We get new insights into how advertising works by looking
at the actual content of the ads at these different points in time. Let’s
start by looking at the moments where the two systems agree.
Double peaks - that is,
moments that are peaks on both the brain wave and the Picture Sort graphs -
are by far the most strongly predictive of the overall attention score for
the ad. The convergence of the two systems, therefore, helps us identify the
most hardworking parts of a television commercial. Analysis revealed that
double peaks were most likely to contain the following content:
• important news, such as the announcement of a
strong price promotion;
• inciting incidents, typically involving a moment
strongly charged with negative emotion to set up a joke or storyline;
• surprising moments or turning points in stories;
• climactic moments or punch lines.
In other words, double peaks can be used to identify the
dramatic highlights of the ad from the audience’s point of view. If we were
talking movies instead of television commercials, these would be the scenes
that would make it into the movie trailer.
Now, what of the peak
moments that one diagnostic technique identifies but the other does not? One
part of the answer is quite simple. Remember that with brain waves we are
measuring the audience response to the total multichannel experience of the
commercial - the pictures plus the words plus the music - while the Picture
Sorts focus on the vision part of the television commercial. In many
instances, brain waves peak at a moment in the ad identified with a strong
line of copy - an effect we can see in our Copy Sorts but not in our Picture
Sorts.
Intriguing finding
But that’s not the whole answer. A more intriguing
finding is one that helps explain the rhythmic structure of visual
communication that we’ve seen over the years in the wave-like patterns
produced by the Flow of Attention graphs.
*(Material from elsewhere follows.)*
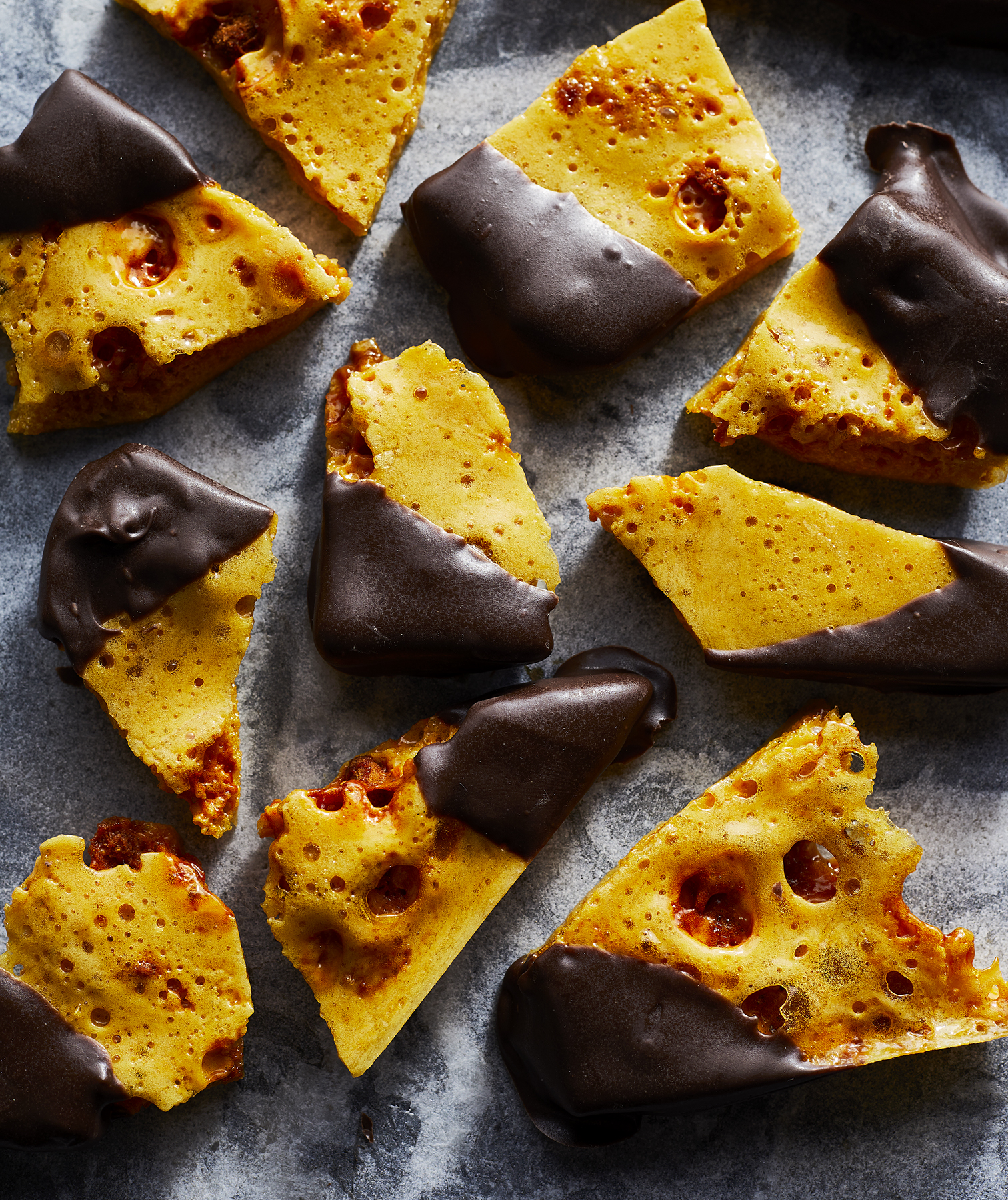 chocolate-dipped-honeycomb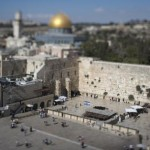 epa04906635 A picture taken with a tilt shift lens  shows a general view of the Western Wall, a holy site for Jews, in the Old City of Jerusalem, Israel, 31 August 2015. Since 1981, the Old City is listed as UNESCO World Heritage Site.  EPA/ABIR SULTAN TILT SHIFT LENS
As we analyzed these commercials scene by scene, we
observed the phenomenon that the brain wave pattern would sometimes peak at
the beginning of a scene, usually where it was unclear what was going on,
which would be a low spot in the Flow of Attention, and the brain wave
arousal would fade at the end of the scene, just as the Flow of Attention
was peaking. In short, the brain wave curve and Flow of Attention curve
would be moving in opposite directions (see Figure 3).
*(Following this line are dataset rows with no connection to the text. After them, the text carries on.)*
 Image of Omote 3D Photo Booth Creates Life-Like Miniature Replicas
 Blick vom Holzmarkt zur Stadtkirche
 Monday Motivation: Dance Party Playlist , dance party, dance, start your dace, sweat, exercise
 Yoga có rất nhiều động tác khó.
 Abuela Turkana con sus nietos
This makes sense if we consider the differences between
our two measurement techniques. Brain waves measure the amount of energy
being produced by the brain moment-by-moment in real time, as a consumer
watches an ad. The first Picture Sort is called the Flow of Attention
because it is a measure of selective attention and is, in fact, most
predictive of the attention score of an ad. But because visual recognition
is collected after the fact, some minutes after images have been sorted out
by the brain and encoded into long-term memory, the Flow of Attention graph
can also be interpreted as a map of remembering and forgetting. The higher a
picture is plotted on a Flow of Attention graph the more a consumer audience
remembers that image.
Memory researchers have established that what the brain
remembers is the meaning of what happens, not simple sensory inputs. With
that in mind, the difference between what brain waves are peaking on and
what the Picture Sorts are peaking on gives us a new insight into how
long-term brand memories are created by advertising.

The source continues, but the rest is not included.